Aim of the exercise
Restate each of the lines below word for word and drop every picture.

(Excerpts of spatial question data)

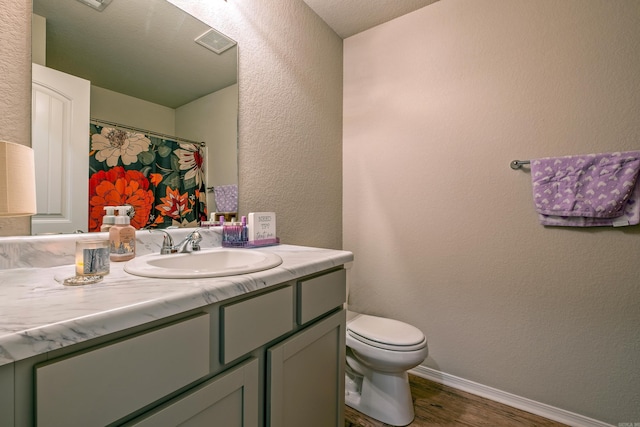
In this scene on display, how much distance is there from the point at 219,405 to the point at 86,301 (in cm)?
37

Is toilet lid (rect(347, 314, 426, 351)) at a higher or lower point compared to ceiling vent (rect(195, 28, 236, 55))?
lower

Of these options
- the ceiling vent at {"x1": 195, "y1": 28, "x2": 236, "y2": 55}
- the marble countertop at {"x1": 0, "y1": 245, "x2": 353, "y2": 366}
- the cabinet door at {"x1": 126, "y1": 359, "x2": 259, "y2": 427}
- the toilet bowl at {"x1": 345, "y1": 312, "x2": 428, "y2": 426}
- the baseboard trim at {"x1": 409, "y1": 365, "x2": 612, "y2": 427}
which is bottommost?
the baseboard trim at {"x1": 409, "y1": 365, "x2": 612, "y2": 427}

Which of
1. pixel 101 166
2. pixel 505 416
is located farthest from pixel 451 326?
pixel 101 166

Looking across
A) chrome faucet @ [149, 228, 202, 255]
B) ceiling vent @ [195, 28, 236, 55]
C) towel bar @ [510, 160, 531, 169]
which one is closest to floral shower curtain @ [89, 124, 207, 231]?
chrome faucet @ [149, 228, 202, 255]

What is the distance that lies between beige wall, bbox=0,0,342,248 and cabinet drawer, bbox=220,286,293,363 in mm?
752

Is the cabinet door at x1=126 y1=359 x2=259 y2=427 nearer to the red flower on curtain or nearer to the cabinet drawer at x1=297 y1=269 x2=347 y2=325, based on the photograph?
the cabinet drawer at x1=297 y1=269 x2=347 y2=325

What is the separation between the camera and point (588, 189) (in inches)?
53.1

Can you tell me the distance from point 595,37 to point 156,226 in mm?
2200

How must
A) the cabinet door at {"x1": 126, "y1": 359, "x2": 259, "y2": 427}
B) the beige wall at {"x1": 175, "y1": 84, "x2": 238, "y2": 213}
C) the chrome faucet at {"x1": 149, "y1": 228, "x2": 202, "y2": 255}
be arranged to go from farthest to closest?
the beige wall at {"x1": 175, "y1": 84, "x2": 238, "y2": 213} → the chrome faucet at {"x1": 149, "y1": 228, "x2": 202, "y2": 255} → the cabinet door at {"x1": 126, "y1": 359, "x2": 259, "y2": 427}

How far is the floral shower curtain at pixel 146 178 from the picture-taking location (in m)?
0.98

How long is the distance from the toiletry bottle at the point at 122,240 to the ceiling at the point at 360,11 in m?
1.73

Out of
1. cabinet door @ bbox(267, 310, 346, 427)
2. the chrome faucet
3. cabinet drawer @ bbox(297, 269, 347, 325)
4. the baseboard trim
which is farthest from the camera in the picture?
the baseboard trim

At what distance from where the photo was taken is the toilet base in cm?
141

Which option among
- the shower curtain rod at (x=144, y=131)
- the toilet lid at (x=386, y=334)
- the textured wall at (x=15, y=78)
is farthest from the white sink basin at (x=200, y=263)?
the toilet lid at (x=386, y=334)
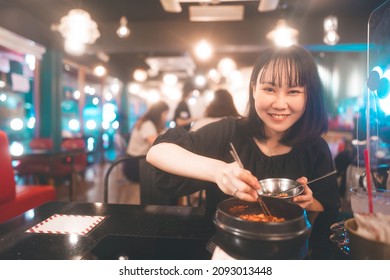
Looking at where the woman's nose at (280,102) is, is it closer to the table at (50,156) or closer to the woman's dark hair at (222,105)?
the woman's dark hair at (222,105)

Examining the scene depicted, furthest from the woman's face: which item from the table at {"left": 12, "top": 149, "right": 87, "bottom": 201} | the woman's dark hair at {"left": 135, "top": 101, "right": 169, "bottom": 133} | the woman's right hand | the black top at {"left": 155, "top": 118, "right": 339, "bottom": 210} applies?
the woman's dark hair at {"left": 135, "top": 101, "right": 169, "bottom": 133}

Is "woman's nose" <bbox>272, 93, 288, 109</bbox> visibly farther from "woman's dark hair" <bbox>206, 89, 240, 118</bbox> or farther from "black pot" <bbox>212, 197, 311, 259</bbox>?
"woman's dark hair" <bbox>206, 89, 240, 118</bbox>

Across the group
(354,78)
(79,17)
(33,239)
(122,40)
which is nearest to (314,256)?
→ (33,239)

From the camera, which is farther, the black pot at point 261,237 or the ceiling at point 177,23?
the ceiling at point 177,23

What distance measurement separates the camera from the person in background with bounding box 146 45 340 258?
42.4 inches

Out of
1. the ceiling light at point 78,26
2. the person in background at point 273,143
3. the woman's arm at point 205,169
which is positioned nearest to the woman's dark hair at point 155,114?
the ceiling light at point 78,26

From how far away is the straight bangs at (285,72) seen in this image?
108 centimetres

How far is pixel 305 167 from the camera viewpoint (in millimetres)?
1291

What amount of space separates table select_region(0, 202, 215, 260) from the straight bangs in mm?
568

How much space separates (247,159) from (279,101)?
33cm

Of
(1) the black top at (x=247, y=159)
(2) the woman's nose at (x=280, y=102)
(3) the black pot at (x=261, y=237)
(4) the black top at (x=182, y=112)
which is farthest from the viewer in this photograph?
(4) the black top at (x=182, y=112)

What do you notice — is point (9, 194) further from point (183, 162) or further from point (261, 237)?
point (261, 237)

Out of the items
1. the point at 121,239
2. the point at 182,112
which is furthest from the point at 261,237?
the point at 182,112
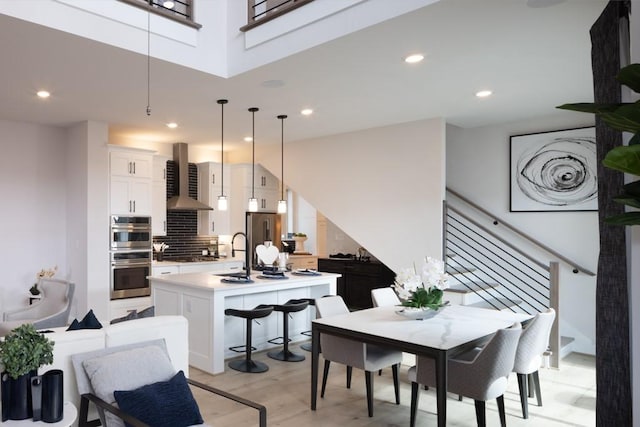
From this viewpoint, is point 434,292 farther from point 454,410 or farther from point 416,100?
point 416,100

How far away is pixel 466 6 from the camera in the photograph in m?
2.86

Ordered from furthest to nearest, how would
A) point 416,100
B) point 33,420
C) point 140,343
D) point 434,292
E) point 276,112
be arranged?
point 276,112, point 416,100, point 434,292, point 140,343, point 33,420

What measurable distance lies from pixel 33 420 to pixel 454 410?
2908 mm

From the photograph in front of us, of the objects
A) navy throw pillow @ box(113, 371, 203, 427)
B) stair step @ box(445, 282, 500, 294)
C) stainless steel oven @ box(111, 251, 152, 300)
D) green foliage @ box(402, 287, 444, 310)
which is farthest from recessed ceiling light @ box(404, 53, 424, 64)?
stainless steel oven @ box(111, 251, 152, 300)

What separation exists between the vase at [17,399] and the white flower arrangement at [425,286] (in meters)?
2.50

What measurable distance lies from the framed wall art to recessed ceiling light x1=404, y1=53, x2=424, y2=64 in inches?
112

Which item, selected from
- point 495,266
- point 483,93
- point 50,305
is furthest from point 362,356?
point 50,305

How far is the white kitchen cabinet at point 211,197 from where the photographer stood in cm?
806

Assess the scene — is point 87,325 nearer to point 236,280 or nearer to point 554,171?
point 236,280

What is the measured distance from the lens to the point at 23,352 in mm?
2104

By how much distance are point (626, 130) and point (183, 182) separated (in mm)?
7061

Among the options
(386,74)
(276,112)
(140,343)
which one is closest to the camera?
(140,343)

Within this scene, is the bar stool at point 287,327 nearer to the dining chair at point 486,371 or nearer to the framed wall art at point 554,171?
the dining chair at point 486,371

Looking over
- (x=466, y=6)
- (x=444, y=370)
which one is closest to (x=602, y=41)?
(x=466, y=6)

Answer for the task
In this scene on display, how much distance is there from the point at 219,405 to the point at 86,301 (in cm)?
37

Is toilet lid (rect(347, 314, 426, 351)) at a higher or lower point compared to ceiling vent (rect(195, 28, 236, 55))?
lower

Of these options
- the ceiling vent at {"x1": 195, "y1": 28, "x2": 236, "y2": 55}
- the marble countertop at {"x1": 0, "y1": 245, "x2": 353, "y2": 366}
- the cabinet door at {"x1": 126, "y1": 359, "x2": 259, "y2": 427}
- the toilet bowl at {"x1": 345, "y1": 312, "x2": 428, "y2": 426}
- the baseboard trim at {"x1": 409, "y1": 365, "x2": 612, "y2": 427}
which is bottommost?
the baseboard trim at {"x1": 409, "y1": 365, "x2": 612, "y2": 427}

Which of
1. pixel 101 166
2. pixel 505 416
is located farthest from pixel 451 326?
pixel 101 166

Looking across
A) chrome faucet @ [149, 228, 202, 255]
B) ceiling vent @ [195, 28, 236, 55]
C) towel bar @ [510, 160, 531, 169]
which one is closest to floral shower curtain @ [89, 124, 207, 231]?
chrome faucet @ [149, 228, 202, 255]

What is the distance that lies between beige wall, bbox=0,0,342,248 and cabinet drawer, bbox=220,286,293,363 in mm?
752

Is the cabinet door at x1=126 y1=359 x2=259 y2=427 nearer to the red flower on curtain or nearer to the cabinet drawer at x1=297 y1=269 x2=347 y2=325, based on the photograph?
the cabinet drawer at x1=297 y1=269 x2=347 y2=325

What is the separation between the camera and point (588, 189) (in inches)?
53.1

Can you tell me the distance from point 595,37 to point 156,226 in mm?
2200

How must
A) the cabinet door at {"x1": 126, "y1": 359, "x2": 259, "y2": 427}
B) the beige wall at {"x1": 175, "y1": 84, "x2": 238, "y2": 213}
C) the chrome faucet at {"x1": 149, "y1": 228, "x2": 202, "y2": 255}
be arranged to go from farthest to closest?
the beige wall at {"x1": 175, "y1": 84, "x2": 238, "y2": 213} → the chrome faucet at {"x1": 149, "y1": 228, "x2": 202, "y2": 255} → the cabinet door at {"x1": 126, "y1": 359, "x2": 259, "y2": 427}

How far is the floral shower curtain at pixel 146 178 from the picture-taking location (in m)?
0.98

How long is the distance from the toiletry bottle at the point at 122,240 to the ceiling at the point at 360,11 in m?
1.73

Out of
1. cabinet door @ bbox(267, 310, 346, 427)
2. the chrome faucet
3. cabinet drawer @ bbox(297, 269, 347, 325)
4. the baseboard trim
which is farthest from the camera in the picture?
the baseboard trim

At what distance from where the photo was taken is the toilet base in cm?
141

Which option among
- the shower curtain rod at (x=144, y=131)
- the toilet lid at (x=386, y=334)
- the textured wall at (x=15, y=78)
is farthest from the white sink basin at (x=200, y=263)?
the toilet lid at (x=386, y=334)
Looking at where the woman's nose at (280,102) is, is it closer to the table at (50,156) or closer to the woman's dark hair at (222,105)?
the woman's dark hair at (222,105)

Examining the scene depicted, furthest from the woman's face: which item from the table at {"left": 12, "top": 149, "right": 87, "bottom": 201} | the woman's dark hair at {"left": 135, "top": 101, "right": 169, "bottom": 133} | the woman's right hand | the black top at {"left": 155, "top": 118, "right": 339, "bottom": 210} applies?
the woman's dark hair at {"left": 135, "top": 101, "right": 169, "bottom": 133}

Is "woman's nose" <bbox>272, 93, 288, 109</bbox> visibly farther from "woman's dark hair" <bbox>206, 89, 240, 118</bbox> or farther from "black pot" <bbox>212, 197, 311, 259</bbox>?
"woman's dark hair" <bbox>206, 89, 240, 118</bbox>

Across the group
(354,78)
(79,17)
(33,239)
(122,40)
which is nearest to (314,256)?
→ (33,239)

From the camera, which is farther, the black pot at point 261,237 or the ceiling at point 177,23?
the ceiling at point 177,23

What distance measurement separates the camera from the person in background with bounding box 146 45 340 258?
42.4 inches

Out of
1. the ceiling light at point 78,26
2. the person in background at point 273,143
3. the woman's arm at point 205,169
which is positioned nearest to the woman's dark hair at point 155,114?
the ceiling light at point 78,26

From how far away is the straight bangs at (285,72) seen in this image?
108 centimetres

How far is pixel 305 167 from the camera viewpoint (in millimetres)?
1291

What amount of space separates table select_region(0, 202, 215, 260) from the straight bangs in mm?
568

How much space separates (247,159) from (279,101)?
33cm

Of
(1) the black top at (x=247, y=159)
(2) the woman's nose at (x=280, y=102)
(3) the black pot at (x=261, y=237)
(4) the black top at (x=182, y=112)
which is farthest from the viewer in this photograph?
(4) the black top at (x=182, y=112)

What do you notice — is point (9, 194) further from point (183, 162) or further from point (261, 237)?
point (261, 237)

Out of the items
1. the point at 121,239
2. the point at 182,112
which is furthest from the point at 261,237?
the point at 182,112
From this viewpoint, is point 434,292 farther from point 454,410 or farther from point 416,100?
point 416,100

How far away is pixel 466 6 from the camera in the photograph in m?
2.86

Ordered from furthest to nearest, how would
A) point 416,100
B) point 33,420
C) point 140,343
D) point 434,292
E) point 276,112
be arranged?
point 276,112, point 416,100, point 434,292, point 140,343, point 33,420

What measurable distance lies from pixel 33 420 to pixel 454 410?
2908 mm

From the photograph in front of us, of the objects
A) navy throw pillow @ box(113, 371, 203, 427)
B) stair step @ box(445, 282, 500, 294)
C) stainless steel oven @ box(111, 251, 152, 300)
D) green foliage @ box(402, 287, 444, 310)
which is farthest from recessed ceiling light @ box(404, 53, 424, 64)?
stainless steel oven @ box(111, 251, 152, 300)

What separation exists between the vase at [17,399] and the white flower arrangement at [425,286] (in meters)?
2.50

What measurable distance lies from the framed wall art to recessed ceiling light x1=404, y1=53, x2=424, y2=64 in inches?
112

Which item, selected from
- point 495,266
- point 483,93
- point 50,305
is furthest from point 362,356?
point 50,305

How far is the white kitchen cabinet at point 211,197 from where the photographer stood in cm?
806

Assess the scene — is point 87,325 nearer to point 236,280 or nearer to point 554,171?
point 236,280

What is the measured distance from the lens to the point at 23,352 in mm?
2104

By how much distance are point (626, 130) and point (183, 182) separated (in mm)?
7061

Among the options
(386,74)
(276,112)
(140,343)
which one is closest to the camera?
(140,343)

Within this scene, is the bar stool at point 287,327 nearer to the dining chair at point 486,371 or nearer to the framed wall art at point 554,171?
the dining chair at point 486,371

Looking over
- (x=466, y=6)
- (x=444, y=370)
which one is closest to (x=602, y=41)?
(x=466, y=6)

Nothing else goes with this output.